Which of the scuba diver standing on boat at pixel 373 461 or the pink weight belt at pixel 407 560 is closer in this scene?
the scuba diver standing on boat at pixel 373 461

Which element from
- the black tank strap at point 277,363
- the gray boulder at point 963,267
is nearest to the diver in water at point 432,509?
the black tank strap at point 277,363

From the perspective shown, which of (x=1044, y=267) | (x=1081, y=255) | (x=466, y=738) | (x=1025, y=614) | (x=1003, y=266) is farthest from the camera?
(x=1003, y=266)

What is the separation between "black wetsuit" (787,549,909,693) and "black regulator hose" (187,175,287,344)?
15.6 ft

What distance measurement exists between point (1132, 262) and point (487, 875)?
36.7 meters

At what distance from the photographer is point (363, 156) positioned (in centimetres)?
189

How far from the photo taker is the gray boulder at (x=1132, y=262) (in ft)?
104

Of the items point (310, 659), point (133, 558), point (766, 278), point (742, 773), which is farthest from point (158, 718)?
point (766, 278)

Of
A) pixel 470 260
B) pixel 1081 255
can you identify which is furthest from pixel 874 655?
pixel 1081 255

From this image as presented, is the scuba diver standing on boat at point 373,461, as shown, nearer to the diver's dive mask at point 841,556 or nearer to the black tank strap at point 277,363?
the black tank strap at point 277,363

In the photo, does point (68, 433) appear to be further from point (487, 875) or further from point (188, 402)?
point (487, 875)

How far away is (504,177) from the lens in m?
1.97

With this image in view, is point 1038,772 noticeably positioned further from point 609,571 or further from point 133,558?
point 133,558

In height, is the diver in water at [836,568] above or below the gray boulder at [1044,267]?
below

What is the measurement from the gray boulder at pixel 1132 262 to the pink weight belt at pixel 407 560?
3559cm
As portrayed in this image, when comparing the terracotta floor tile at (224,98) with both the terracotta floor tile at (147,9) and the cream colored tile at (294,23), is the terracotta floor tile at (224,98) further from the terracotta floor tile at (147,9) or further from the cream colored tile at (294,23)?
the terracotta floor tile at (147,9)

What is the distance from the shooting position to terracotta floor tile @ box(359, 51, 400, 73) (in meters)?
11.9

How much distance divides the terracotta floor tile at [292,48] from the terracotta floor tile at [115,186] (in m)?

-- -- --

■ Directions for this task
Copy every one of the entries above word for word, with no changes.

■ Answer to the task
Which of the scuba diver standing on boat at pixel 373 461 or the pink weight belt at pixel 407 560 is closer in this scene?
the scuba diver standing on boat at pixel 373 461

Which element from
- the black tank strap at point 277,363
- the gray boulder at point 963,267
is nearest to the diver in water at point 432,509?
the black tank strap at point 277,363

From the perspective shown, which of (x=1044, y=267) | (x=1081, y=255) | (x=466, y=738) | (x=1025, y=614) | (x=1003, y=266) is farthest from the camera?
(x=1003, y=266)

What is the separation between "black wetsuit" (787,549,909,693) and "black regulator hose" (187,175,287,344)?
15.6 ft

What distance measurement exists between point (1132, 262) and point (487, 875)?
36.7 meters

At what distance from the photographer is point (363, 156) positioned (in centimetres)?
189

How far from the photo taker is the gray boulder at (x=1132, y=262) (in ft)?
104

Of the items point (310, 659), point (133, 558), point (766, 278), point (742, 773), which is farthest from point (158, 718)?
point (766, 278)

Of
A) pixel 470 260
B) pixel 1081 255
can you identify which is furthest from pixel 874 655?
pixel 1081 255

From this image as presented, is the scuba diver standing on boat at point 373,461, as shown, nearer to the diver's dive mask at point 841,556 or nearer to the black tank strap at point 277,363?
the black tank strap at point 277,363

In the photo, does point (68, 433) appear to be further from point (487, 875) or further from point (188, 402)?
point (487, 875)

How far away is (504,177) from the lens in m?
1.97

With this image in view, is point 1038,772 noticeably positioned further from point 609,571 or further from point 133,558?
point 133,558

In height, is the diver in water at [836,568] above or below the gray boulder at [1044,267]?
below

What is the measurement from the gray boulder at pixel 1132 262 to the pink weight belt at pixel 407 560?
3559cm
As portrayed in this image, when comparing the terracotta floor tile at (224,98) with both the terracotta floor tile at (147,9) and the cream colored tile at (294,23), is the terracotta floor tile at (224,98) further from the terracotta floor tile at (147,9) or further from the cream colored tile at (294,23)?
the terracotta floor tile at (147,9)

What is the distance from the shooting position to terracotta floor tile @ box(359, 51, 400, 73) (in meters)?
11.9

How much distance divides the terracotta floor tile at [292,48] from the terracotta floor tile at [115,186] (in m)?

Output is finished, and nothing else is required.